EXTRACTED ENTRIES -

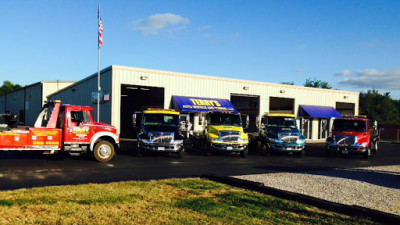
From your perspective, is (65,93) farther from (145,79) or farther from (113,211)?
(113,211)

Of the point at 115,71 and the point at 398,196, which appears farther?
the point at 115,71

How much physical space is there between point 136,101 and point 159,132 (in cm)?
2258

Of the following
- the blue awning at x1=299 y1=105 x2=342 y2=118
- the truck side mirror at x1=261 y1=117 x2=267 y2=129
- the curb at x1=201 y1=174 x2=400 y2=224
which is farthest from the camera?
the blue awning at x1=299 y1=105 x2=342 y2=118

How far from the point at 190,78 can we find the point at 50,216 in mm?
22864

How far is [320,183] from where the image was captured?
1004 centimetres

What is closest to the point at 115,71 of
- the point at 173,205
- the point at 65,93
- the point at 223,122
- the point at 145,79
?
the point at 145,79

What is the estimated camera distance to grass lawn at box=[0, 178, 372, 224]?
5828 mm

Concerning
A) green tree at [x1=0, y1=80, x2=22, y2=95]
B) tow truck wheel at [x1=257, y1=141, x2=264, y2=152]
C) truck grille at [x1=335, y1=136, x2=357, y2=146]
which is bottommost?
tow truck wheel at [x1=257, y1=141, x2=264, y2=152]

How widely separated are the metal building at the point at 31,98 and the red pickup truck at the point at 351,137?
1647 inches

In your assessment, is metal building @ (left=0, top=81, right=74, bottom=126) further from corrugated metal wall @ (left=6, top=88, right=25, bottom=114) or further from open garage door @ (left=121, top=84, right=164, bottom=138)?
open garage door @ (left=121, top=84, right=164, bottom=138)

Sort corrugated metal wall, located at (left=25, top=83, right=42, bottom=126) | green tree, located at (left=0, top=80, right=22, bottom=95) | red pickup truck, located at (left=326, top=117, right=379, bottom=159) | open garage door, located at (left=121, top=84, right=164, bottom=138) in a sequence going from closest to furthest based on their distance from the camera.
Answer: red pickup truck, located at (left=326, top=117, right=379, bottom=159)
open garage door, located at (left=121, top=84, right=164, bottom=138)
corrugated metal wall, located at (left=25, top=83, right=42, bottom=126)
green tree, located at (left=0, top=80, right=22, bottom=95)

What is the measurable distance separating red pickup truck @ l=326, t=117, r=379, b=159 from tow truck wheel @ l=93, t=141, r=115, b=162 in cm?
1230

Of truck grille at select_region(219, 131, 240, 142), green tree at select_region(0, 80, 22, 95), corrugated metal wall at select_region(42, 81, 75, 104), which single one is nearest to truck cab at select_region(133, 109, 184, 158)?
truck grille at select_region(219, 131, 240, 142)

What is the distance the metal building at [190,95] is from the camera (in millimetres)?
24828
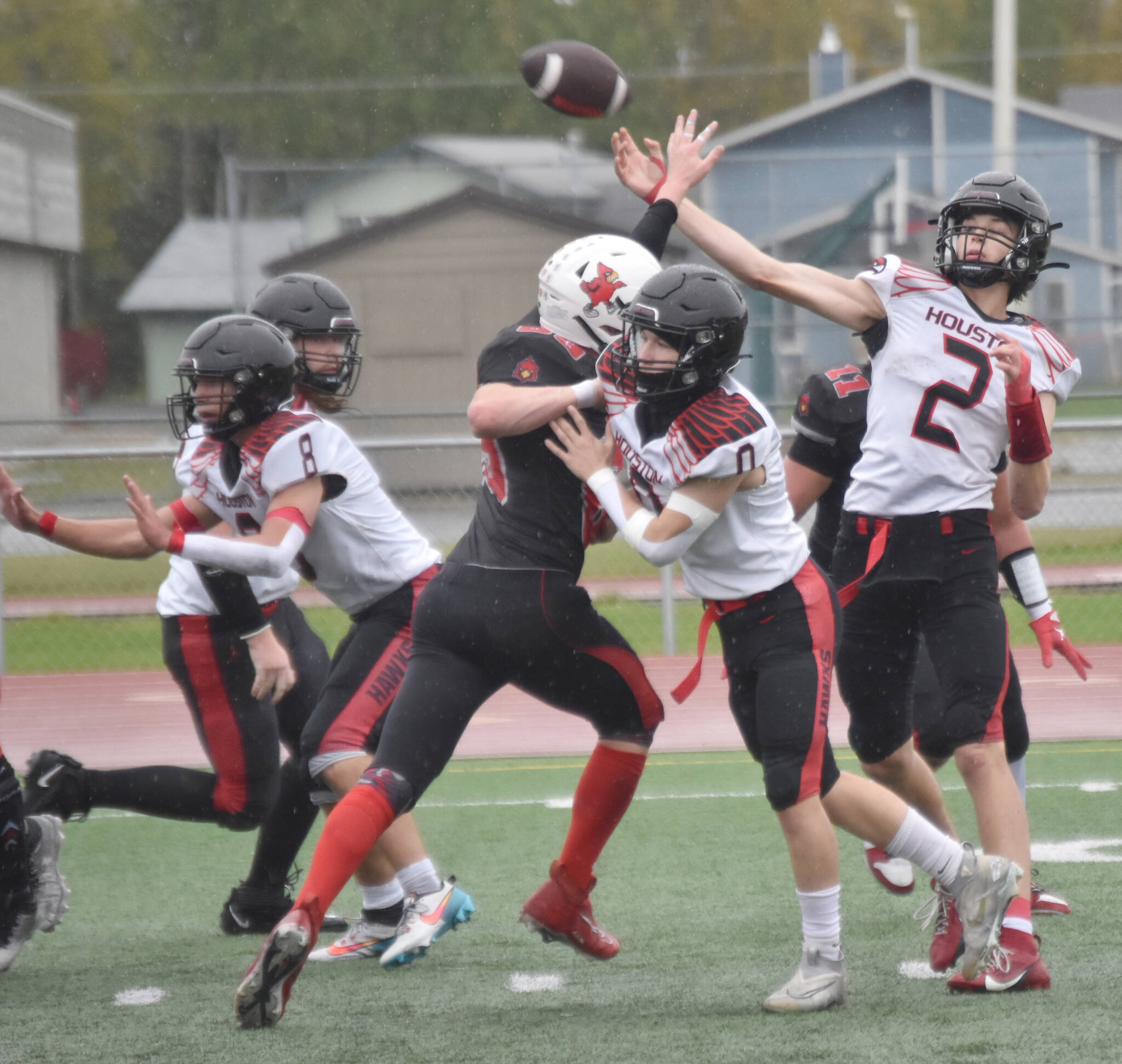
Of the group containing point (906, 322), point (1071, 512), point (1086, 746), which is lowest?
A: point (1086, 746)

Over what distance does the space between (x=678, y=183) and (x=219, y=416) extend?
51.7 inches

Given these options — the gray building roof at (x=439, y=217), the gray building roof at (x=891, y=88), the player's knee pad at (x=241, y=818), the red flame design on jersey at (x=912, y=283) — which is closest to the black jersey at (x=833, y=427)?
the red flame design on jersey at (x=912, y=283)

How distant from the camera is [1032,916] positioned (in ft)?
14.3

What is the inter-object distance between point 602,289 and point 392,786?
1.24 m

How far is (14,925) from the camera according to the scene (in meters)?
4.12

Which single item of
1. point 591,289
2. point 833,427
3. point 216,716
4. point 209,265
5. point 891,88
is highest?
point 891,88

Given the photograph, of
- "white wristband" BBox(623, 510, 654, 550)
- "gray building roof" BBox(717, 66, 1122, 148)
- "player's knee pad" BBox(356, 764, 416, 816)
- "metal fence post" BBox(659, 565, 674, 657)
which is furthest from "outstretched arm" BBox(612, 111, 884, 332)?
"gray building roof" BBox(717, 66, 1122, 148)

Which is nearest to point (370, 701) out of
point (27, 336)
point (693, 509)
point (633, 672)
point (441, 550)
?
point (633, 672)

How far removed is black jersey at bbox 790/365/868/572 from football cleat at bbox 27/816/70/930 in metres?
2.27

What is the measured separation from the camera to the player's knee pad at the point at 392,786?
353cm

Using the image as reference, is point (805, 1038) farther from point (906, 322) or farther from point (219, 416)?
point (219, 416)

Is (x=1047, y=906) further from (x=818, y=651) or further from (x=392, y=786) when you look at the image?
(x=392, y=786)

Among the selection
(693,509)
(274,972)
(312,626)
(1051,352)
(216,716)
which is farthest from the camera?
(312,626)

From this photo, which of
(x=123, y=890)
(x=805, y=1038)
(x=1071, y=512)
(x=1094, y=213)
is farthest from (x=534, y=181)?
(x=805, y=1038)
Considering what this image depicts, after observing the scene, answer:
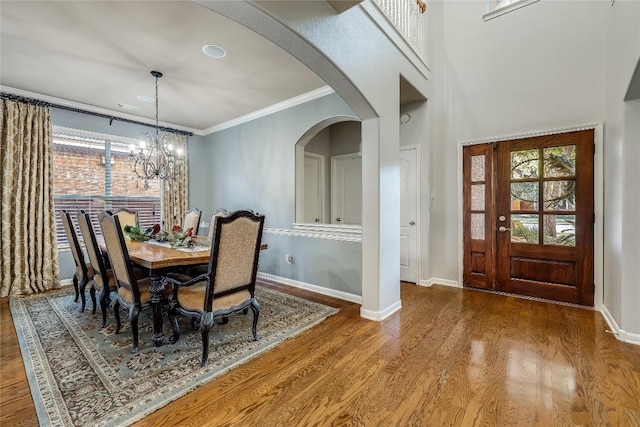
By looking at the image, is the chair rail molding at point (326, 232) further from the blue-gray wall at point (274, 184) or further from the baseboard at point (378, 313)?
the baseboard at point (378, 313)

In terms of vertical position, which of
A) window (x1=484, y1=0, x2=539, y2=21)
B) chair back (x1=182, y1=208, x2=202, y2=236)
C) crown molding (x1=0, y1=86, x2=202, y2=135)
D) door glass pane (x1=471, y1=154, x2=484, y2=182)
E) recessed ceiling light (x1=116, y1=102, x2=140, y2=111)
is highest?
window (x1=484, y1=0, x2=539, y2=21)

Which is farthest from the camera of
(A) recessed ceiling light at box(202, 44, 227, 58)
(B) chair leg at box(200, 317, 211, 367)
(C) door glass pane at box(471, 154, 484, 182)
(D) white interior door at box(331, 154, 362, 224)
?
(D) white interior door at box(331, 154, 362, 224)

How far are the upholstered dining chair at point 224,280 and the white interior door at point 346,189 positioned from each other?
3296 mm

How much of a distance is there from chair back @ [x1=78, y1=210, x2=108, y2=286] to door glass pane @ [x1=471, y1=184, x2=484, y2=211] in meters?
4.37

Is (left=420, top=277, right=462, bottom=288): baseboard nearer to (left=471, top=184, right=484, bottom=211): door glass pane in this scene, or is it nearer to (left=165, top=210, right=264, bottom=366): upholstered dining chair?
(left=471, top=184, right=484, bottom=211): door glass pane

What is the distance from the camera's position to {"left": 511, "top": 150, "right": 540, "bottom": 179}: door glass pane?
3.57m

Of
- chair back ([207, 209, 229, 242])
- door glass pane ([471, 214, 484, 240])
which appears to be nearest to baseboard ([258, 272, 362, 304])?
chair back ([207, 209, 229, 242])

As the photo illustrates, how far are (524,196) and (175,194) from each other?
556cm

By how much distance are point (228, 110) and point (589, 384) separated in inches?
201

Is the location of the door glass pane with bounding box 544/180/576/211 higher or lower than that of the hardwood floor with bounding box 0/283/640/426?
higher

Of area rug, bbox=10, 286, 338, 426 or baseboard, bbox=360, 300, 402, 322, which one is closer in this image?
area rug, bbox=10, 286, 338, 426

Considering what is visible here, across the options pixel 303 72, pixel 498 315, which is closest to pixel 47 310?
pixel 303 72

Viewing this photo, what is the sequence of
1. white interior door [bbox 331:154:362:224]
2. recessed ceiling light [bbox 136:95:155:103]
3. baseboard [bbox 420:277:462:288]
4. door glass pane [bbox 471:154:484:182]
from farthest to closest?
white interior door [bbox 331:154:362:224] < baseboard [bbox 420:277:462:288] < recessed ceiling light [bbox 136:95:155:103] < door glass pane [bbox 471:154:484:182]

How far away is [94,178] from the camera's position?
15.1ft
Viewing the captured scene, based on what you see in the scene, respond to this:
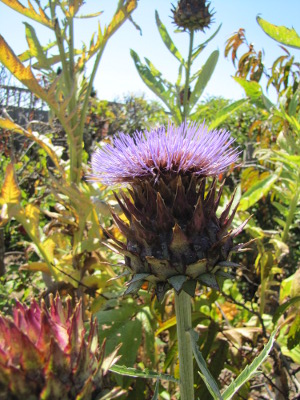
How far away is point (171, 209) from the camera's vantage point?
3.35ft

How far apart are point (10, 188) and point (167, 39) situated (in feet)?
3.68

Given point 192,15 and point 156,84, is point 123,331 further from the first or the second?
point 192,15

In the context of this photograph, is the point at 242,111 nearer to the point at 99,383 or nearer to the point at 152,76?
the point at 152,76

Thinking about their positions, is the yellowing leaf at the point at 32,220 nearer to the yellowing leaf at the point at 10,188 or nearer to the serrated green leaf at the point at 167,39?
the yellowing leaf at the point at 10,188

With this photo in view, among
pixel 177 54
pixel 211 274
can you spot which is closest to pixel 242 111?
pixel 177 54

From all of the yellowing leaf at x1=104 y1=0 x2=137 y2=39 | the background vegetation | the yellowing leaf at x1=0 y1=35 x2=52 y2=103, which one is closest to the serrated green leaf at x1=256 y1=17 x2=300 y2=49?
the background vegetation

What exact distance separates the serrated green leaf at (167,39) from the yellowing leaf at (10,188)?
1060 mm

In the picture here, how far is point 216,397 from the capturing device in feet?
2.42

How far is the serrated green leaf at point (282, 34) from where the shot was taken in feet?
4.22

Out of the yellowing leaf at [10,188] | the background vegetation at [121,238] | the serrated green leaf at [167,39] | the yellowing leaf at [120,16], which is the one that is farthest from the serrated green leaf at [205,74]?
the yellowing leaf at [10,188]

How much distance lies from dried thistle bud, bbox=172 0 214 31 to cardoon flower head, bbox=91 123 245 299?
1.17 meters

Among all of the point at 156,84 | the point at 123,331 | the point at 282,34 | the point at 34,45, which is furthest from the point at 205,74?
the point at 123,331

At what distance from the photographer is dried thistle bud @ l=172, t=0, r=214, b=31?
2031mm

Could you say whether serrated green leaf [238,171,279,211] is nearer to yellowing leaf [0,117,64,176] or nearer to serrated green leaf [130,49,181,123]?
serrated green leaf [130,49,181,123]
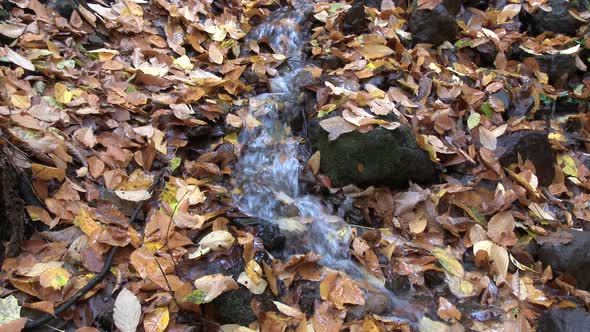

DESCRIPTION OF THE TASK - State how many lines of the items above contain the string "further", treating uppercase and lowercase letters as distinct. Give only the number.

SOLUTION TO THIS PROBLEM - 4